Видит Бог
Шрифт:
— Он поймет, а Ванея сделает. Обещаю тебе, ты только назначь Соломона царем. Вот сейчас и назначь. Потому что Адония действует, а город замер в страхе.
— Да городу вообще на все наплевать.
— Люди только и говорят что про Адонию и его пир. А я боюсь. Спроси Нафана, спроси Садока, священника твоего, спроси, наконец, Ванею. Мы все боимся!
Они боятся Адонию, а пуще того Иоава, которому и секунды не понадобилось бы, чтобы понять, чего я хочу для Семея, и не колеблясь исполнить мою волю по первому же моему знаку. Однако Иоав — еще один из уцелевших доныне людей, которых я хочу уничтожить, а рассчитывать на то, что Иоав устранит себя сам, особенно не приходится, правда? Вот она, истинная дилемма, говорю я себе, хотя не так уж она меня и волнует, ибо вскоре мне предстоит умереть, ничего после
— Пообещать ли Адонии, что я позволю ему стать царем? — мог бы спросить я у Бога.
И Он сказал бы мне:
— Адонии?
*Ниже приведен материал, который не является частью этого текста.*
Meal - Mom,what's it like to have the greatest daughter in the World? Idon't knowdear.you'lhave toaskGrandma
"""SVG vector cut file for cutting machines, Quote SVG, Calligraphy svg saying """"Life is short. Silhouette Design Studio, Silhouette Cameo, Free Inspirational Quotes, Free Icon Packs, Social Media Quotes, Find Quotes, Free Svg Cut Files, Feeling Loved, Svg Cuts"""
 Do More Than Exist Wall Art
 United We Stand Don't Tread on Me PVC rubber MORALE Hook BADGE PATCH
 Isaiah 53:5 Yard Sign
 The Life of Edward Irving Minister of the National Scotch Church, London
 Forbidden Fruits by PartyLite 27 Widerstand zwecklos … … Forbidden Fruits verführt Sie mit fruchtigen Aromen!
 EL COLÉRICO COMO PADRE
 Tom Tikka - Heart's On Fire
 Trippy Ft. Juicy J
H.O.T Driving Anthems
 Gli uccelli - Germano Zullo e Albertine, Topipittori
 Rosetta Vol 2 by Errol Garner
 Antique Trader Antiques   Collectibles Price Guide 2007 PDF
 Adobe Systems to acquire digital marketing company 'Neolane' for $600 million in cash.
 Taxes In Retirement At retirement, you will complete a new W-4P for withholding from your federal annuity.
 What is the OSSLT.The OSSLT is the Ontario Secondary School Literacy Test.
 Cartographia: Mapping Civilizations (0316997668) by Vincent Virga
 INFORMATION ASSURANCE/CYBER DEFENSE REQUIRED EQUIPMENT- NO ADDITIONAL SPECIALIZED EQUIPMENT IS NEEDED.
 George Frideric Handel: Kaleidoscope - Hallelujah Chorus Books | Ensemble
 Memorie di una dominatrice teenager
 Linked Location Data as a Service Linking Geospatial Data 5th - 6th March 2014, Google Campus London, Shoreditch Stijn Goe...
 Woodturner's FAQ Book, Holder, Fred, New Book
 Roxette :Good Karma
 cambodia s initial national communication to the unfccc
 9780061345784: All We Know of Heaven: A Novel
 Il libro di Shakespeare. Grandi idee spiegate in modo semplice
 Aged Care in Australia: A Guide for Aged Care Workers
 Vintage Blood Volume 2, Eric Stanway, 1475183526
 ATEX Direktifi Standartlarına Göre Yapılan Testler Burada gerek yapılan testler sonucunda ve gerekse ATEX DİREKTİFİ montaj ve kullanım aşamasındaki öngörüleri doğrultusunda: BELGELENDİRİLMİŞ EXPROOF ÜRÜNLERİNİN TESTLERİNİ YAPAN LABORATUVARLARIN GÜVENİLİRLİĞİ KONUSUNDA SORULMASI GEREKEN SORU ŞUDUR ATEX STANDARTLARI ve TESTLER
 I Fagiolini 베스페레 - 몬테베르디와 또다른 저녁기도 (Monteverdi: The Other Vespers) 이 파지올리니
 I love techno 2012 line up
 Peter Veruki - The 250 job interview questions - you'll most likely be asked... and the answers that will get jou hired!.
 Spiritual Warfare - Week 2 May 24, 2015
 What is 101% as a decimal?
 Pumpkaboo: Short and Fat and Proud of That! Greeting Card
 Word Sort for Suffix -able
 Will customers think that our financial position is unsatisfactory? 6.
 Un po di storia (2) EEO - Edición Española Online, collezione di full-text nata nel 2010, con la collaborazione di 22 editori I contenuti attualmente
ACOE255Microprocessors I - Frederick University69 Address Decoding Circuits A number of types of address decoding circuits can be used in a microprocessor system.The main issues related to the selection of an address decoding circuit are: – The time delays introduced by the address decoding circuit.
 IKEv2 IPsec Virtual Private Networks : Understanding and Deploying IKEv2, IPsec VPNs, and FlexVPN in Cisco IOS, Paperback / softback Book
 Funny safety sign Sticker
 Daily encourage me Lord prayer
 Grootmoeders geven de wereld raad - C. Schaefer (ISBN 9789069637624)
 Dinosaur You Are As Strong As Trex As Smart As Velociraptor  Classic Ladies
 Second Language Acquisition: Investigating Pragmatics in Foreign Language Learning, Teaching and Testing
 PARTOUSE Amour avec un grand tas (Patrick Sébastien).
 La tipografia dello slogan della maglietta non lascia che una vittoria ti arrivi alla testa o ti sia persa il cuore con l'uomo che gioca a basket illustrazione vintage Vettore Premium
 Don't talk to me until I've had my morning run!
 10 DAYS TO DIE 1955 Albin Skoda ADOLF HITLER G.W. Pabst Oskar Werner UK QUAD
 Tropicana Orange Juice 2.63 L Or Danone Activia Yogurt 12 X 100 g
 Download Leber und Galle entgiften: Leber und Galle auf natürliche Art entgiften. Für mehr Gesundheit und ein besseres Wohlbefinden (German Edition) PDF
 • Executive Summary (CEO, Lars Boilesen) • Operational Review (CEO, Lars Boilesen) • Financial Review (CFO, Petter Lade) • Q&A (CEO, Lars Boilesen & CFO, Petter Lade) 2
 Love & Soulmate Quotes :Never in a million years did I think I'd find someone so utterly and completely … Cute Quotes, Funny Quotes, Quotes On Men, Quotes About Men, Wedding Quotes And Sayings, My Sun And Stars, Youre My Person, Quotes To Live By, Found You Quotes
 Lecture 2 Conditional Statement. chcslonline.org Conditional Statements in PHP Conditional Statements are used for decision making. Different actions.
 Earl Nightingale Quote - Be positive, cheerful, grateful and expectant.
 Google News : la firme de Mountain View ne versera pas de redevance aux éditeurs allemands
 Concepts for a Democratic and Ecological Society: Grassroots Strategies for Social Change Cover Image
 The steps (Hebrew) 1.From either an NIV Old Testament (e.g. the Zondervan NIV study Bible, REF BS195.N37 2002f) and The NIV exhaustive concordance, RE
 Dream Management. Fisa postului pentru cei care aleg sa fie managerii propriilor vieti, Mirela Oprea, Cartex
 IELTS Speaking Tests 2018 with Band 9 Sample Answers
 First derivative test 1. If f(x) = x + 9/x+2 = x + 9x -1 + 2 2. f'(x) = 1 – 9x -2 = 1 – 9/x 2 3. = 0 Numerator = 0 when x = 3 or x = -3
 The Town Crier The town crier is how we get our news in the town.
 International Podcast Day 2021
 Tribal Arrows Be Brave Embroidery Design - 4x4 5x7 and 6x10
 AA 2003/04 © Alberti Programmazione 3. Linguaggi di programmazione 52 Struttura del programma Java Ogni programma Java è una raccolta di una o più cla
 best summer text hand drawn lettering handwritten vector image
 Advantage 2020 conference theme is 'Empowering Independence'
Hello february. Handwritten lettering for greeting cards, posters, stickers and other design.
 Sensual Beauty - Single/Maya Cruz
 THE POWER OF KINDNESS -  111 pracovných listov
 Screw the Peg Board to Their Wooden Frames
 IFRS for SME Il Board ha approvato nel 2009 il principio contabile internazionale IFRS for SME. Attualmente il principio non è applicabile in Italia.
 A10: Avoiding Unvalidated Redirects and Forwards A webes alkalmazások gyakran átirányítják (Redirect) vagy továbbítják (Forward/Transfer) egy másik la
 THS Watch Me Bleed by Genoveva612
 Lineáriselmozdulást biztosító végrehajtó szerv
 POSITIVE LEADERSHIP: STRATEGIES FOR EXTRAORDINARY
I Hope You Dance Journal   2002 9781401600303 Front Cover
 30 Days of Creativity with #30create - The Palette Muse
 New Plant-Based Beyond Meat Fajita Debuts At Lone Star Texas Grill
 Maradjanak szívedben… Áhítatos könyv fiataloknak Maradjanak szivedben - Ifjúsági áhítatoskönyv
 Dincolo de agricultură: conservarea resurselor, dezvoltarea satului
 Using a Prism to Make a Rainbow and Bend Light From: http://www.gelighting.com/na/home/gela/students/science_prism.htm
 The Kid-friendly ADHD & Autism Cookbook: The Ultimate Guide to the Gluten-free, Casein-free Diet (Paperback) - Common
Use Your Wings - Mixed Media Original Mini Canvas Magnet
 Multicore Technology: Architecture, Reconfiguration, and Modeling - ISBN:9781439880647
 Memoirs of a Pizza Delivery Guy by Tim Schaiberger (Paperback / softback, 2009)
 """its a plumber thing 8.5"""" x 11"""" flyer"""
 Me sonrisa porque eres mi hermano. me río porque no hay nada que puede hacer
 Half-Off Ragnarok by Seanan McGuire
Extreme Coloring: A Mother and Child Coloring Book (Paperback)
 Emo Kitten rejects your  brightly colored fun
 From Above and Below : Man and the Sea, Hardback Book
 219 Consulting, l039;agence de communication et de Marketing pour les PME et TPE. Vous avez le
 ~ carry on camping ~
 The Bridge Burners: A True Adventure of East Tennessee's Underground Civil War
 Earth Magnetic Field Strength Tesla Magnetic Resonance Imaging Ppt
Пообещай.
— А пообещать ли мне Соломону, что я позволю и ему стать царем?
— А чего? — ответил бы Бог. — Пообещай и Соломону, что позволишь и ему стать царем.
Тут я на миг погрузился бы в раздумья и почесал бы в недоумении затылок.
— Но если я пообещаю Адонии, что позволю ему стать царем, и если пообещаю также Соломону, что позволю стать царем и ему, не придется ли мне нарушить слово, данное либо одному, либо другому?
— Ну? — отзывается Господь. — И нарушь себе на здоровье.
В прежнее время мы с Ним отлично понимали друг друга.
Беда в том, что хоть я и победил в сражении, но, вернувшись в Иерусалим, уже не имел возможности делать все, что хотел, а стать сильным правителем так с той поры и не смог. И вот теперь мне кажется, что стоит мне уйти, как царство мое развалится на части.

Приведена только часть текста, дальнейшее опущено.